Александр Исаевич замолчал внезапно, на полном ходу, так же как и начал говорить: уткнулся бородой – себе в душу.
– Поехали, наверное… – попросил он. – Когда… едешь – веселее как-то…
«Шевроле» завелся с третьего раза: совсем уж старенький, продать бы его побыстрее…
Они молчали – Александр Исаевич был какой-то потерянный, не в своем контуре.
«Схватилась мать по пасынку, когда лед прошел…»
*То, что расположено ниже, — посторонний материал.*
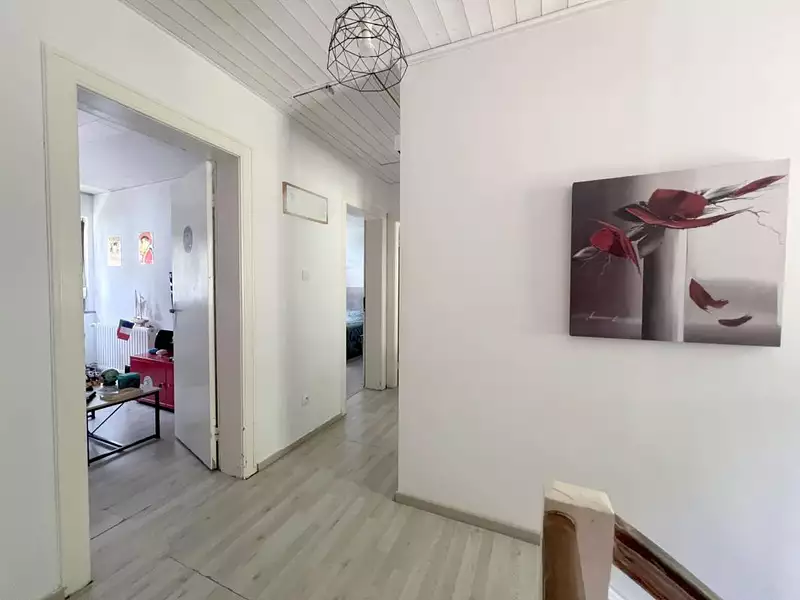 Maison, 109 m²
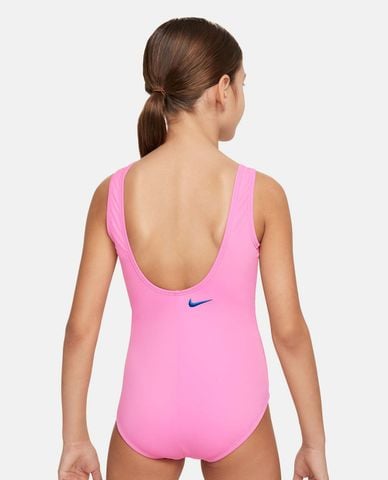  NIKE SWIM - Đồ bơi một mảnh bé gái U-Back 
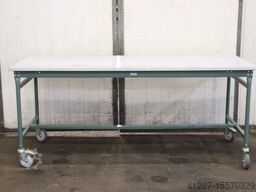 Krieg 2000/800/H850 mm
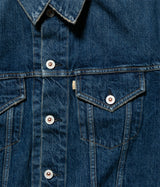 HERILL "HL Denim Jacket"
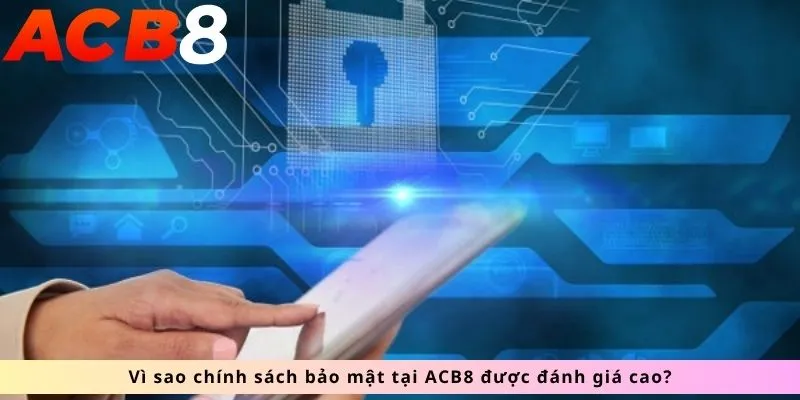 Lý do được đánh giá cao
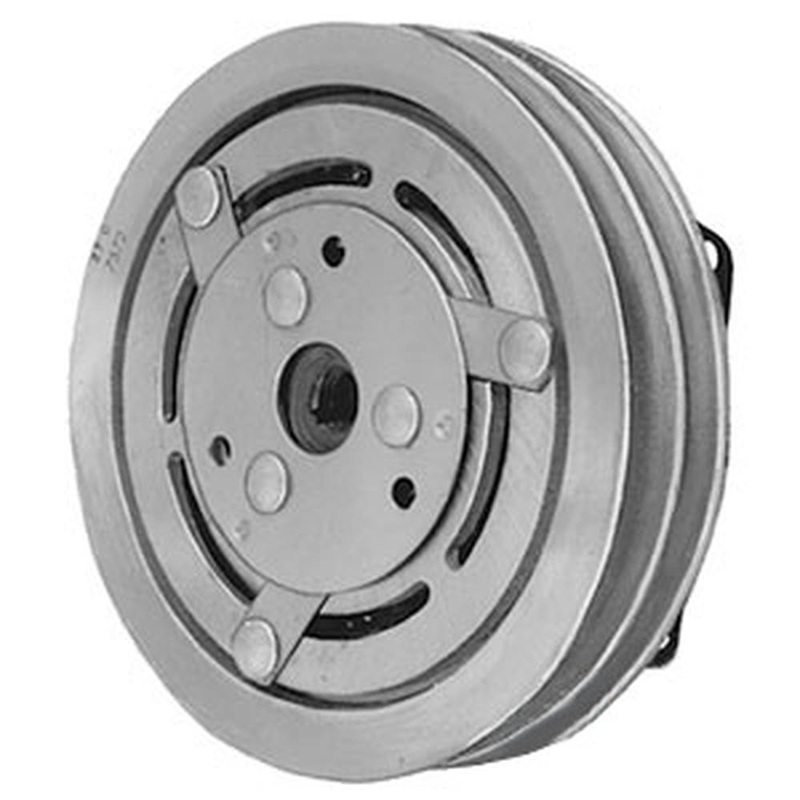 A-7020704-AI Clutch - Fits York/Tecumseh Style ( 2 groove 7" pulley)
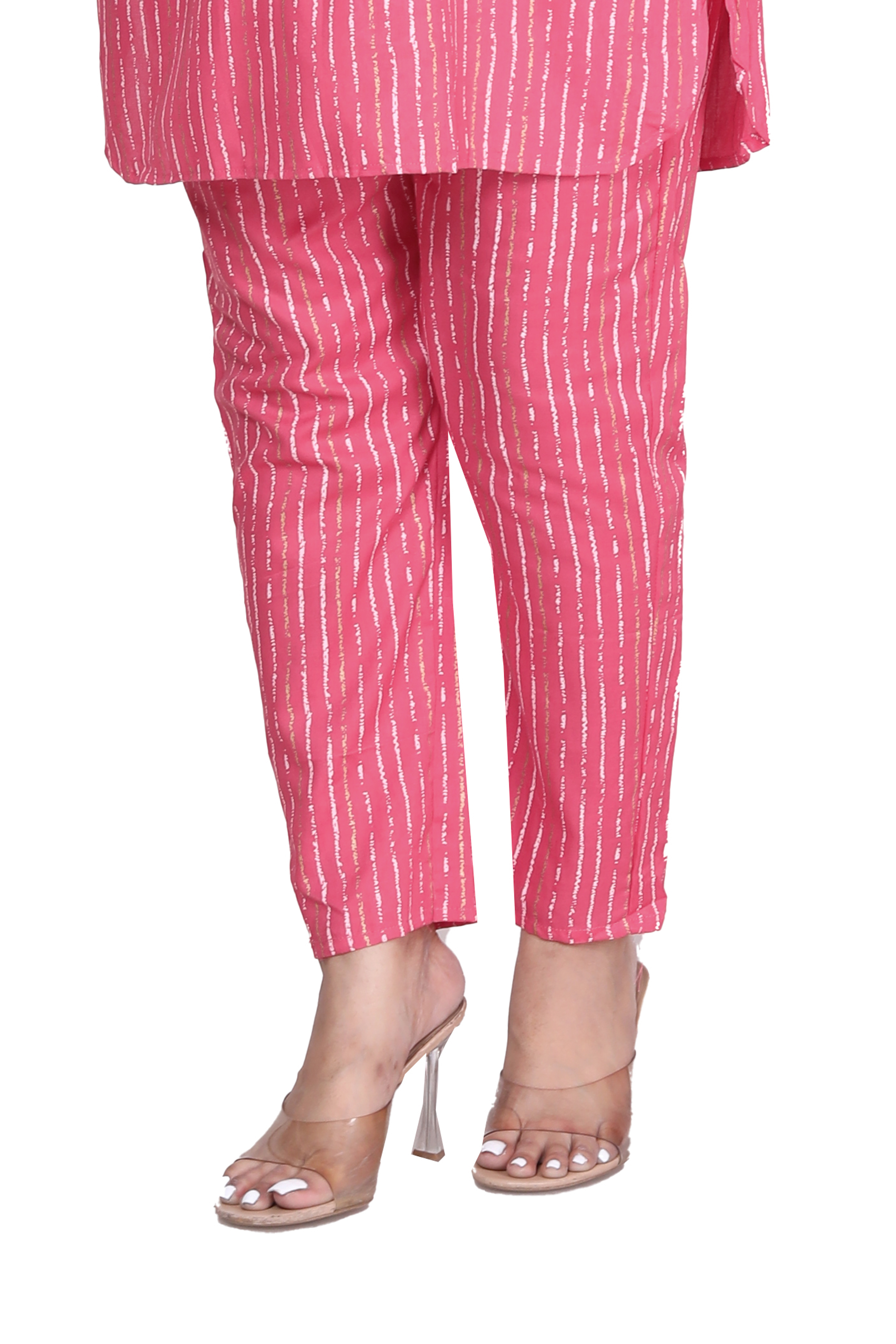 Pearlfly Co-ord Set for Women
Левка, Левка… – пишет грубо, да еще с патетикой: Саня-Саня, правдивость – колеблется, дает трещины и обваливается! И все это, Копелев уверен, только потому, что его старый «друг Саня» вообразил себя «единственным носителем единственной истины».
Ну-ну… – если происходит Обретение, если он, бывший солдат и узник, получает – для чего-то, да? – еще одну жизнь и в его новой жизни, из ее духа, из подвига, рождаются – одна за другой – его книги… словом, если Чудо возможно (и все – на словах – верят в его Бытие), почему же свои, прежде всего свои, коллеги, ведут себя так, словно он, Солженицын, всем им чем-то обязан, словно его книги уже не имеют, уже растеряли, «вложенную цель»…
Значит, так: если бы он, Александр Солженицын, жил бы где-нибудь в тайге, допустим эту мысль, и там, в тайге, написал бы, втайне от всех, «Один день», «Матренин двор», «Раковый корпус», «В круге первом» и, наконец, «Архипелаг»… сразу, вот просто в один день, предъявив их людям, – послушайте, его бы сразу назвали святым! Все, и раньше других… тот круг, кто осваивает сейчас новомодный жанр: «открытые письма» Солженицыну.
Ждали мессию – вот он, явился… живет в укрылище, в тайге, ни с кем не общается, на связь не выходит… но именно потому, что он (хотя и был наособицу), но не чурался, все же, московских разговоров, знакомств, был открыт… пусть не для дружбы, нет, конечно нет, если он даже с Анной Андреевной Ахматовой вел себя вызывающе независимо… только это все (это и другое) происходило не потому, что Александр Исаевич не понимает, что Ахматова была и остается – «спутницей нескольких поколений», не слышит ее синтаксис, «почти шепотный», не чувствует в ней «бездну подтекста»… – нет же! Александр Исаевич любовался людьми очень даже по-своему, очень-очень глубоко… – так вот, был бы он тайной, не вышел бы к людям… да: все увидели бы в нем Мессию.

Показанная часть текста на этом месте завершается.